--- Problem to solve ---
Please copy the records again, beginning at the line that contains "How far is point 29,492" and continuing through the end of the records, keeping the requests as they are. In the answers, multiply every distance by 1.35 and round it to a whole number, with halves rounded up.

---

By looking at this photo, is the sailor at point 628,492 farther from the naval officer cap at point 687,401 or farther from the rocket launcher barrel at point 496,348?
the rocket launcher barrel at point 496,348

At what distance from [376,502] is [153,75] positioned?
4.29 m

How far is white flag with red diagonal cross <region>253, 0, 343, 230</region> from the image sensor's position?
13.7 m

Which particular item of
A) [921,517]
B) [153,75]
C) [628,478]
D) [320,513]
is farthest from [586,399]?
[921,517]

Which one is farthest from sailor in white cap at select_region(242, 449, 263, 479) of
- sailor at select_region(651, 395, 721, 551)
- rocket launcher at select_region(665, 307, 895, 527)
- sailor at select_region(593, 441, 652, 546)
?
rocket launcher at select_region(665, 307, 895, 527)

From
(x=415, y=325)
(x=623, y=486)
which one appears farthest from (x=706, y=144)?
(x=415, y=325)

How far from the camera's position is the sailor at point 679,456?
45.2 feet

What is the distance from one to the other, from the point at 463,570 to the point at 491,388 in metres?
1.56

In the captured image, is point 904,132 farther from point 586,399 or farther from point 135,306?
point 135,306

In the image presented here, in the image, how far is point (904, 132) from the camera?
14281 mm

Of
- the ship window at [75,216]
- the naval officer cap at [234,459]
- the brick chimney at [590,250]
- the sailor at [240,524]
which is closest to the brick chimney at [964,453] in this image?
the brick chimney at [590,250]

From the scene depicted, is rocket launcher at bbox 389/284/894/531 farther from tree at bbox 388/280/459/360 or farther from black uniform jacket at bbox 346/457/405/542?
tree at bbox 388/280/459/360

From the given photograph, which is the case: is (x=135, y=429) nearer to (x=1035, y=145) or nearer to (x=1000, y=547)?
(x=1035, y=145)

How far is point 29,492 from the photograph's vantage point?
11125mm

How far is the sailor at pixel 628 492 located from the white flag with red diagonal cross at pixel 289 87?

---

--- Exercise response ---
How far is point 29,492 from the photograph's vantage point?
15019mm

How far is the sailor at pixel 628 492 located from the white flag with red diagonal cross at pixel 289 87?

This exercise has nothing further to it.